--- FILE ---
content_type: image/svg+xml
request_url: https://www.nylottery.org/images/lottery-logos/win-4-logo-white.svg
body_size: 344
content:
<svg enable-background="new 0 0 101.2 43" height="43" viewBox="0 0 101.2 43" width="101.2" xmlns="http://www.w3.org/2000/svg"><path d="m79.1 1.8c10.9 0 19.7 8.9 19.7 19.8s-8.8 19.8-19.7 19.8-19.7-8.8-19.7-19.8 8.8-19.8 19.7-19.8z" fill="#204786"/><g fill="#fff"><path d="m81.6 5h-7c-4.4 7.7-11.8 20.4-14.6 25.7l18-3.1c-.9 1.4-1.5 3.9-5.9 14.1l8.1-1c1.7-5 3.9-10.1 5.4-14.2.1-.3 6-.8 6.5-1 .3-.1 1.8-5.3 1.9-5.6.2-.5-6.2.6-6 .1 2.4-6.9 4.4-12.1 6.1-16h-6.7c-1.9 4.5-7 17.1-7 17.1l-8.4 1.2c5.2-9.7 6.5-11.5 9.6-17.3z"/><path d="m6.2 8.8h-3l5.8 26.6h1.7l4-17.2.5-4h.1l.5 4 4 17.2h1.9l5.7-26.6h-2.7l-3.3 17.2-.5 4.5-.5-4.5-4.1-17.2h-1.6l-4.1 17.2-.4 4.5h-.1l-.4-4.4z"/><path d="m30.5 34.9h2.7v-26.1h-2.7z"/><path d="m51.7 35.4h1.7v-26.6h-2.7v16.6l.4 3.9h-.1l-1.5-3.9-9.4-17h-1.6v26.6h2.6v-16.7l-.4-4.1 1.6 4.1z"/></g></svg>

..........

→ **EXERCISE OBJECTIVE**
All lines from the one that holds "content_type: image/svg+xml" through the end of the material, both ends included, should be restated exactly.

→ **ANSWER FOR THE TASK**
content_type: image/svg+xml
request_url: https://www.nylottery.org/images/lottery-logos/win-4-logo-white.svg
body_size: 344
content:
<svg enable-background="new 0 0 101.2 43" height="43" viewBox="0 0 101.2 43" width="101.2" xmlns="http://www.w3.org/2000/svg"><path d="m79.1 1.8c10.9 0 19.7 8.9 19.7 19.8s-8.8 19.8-19.7 19.8-19.7-8.8-19.7-19.8 8.8-19.8 19.7-19.8z" fill="#204786"/><g fill="#fff"><path d="m81.6 5h-7c-4.4 7.7-11.8 20.4-14.6 25.7l18-3.1c-.9 1.4-1.5 3.9-5.9 14.1l8.1-1c1.7-5 3.9-10.1 5.4-14.2.1-.3 6-.8 6.5-1 .3-.1 1.8-5.3 1.9-5.6.2-.5-6.2.6-6 .1 2.4-6.9 4.4-12.1 6.1-16h-6.7c-1.9 4.5-7 17.1-7 17.1l-8.4 1.2c5.2-9.7 6.5-11.5 9.6-17.3z"/><path d="m6.2 8.8h-3l5.8 26.6h1.7l4-17.2.5-4h.1l.5 4 4 17.2h1.9l5.7-26.6h-2.7l-3.3 17.2-.5 4.5-.5-4.5-4.1-17.2h-1.6l-4.1 17.2-.4 4.5h-.1l-.4-4.4z"/><path d="m30.5 34.9h2.7v-26.1h-2.7z"/><path d="m51.7 35.4h1.7v-26.6h-2.7v16.6l.4 3.9h-.1l-1.5-3.9-9.4-17h-1.6v26.6h2.6v-16.7l-.4-4.1 1.6 4.1z"/></g></svg>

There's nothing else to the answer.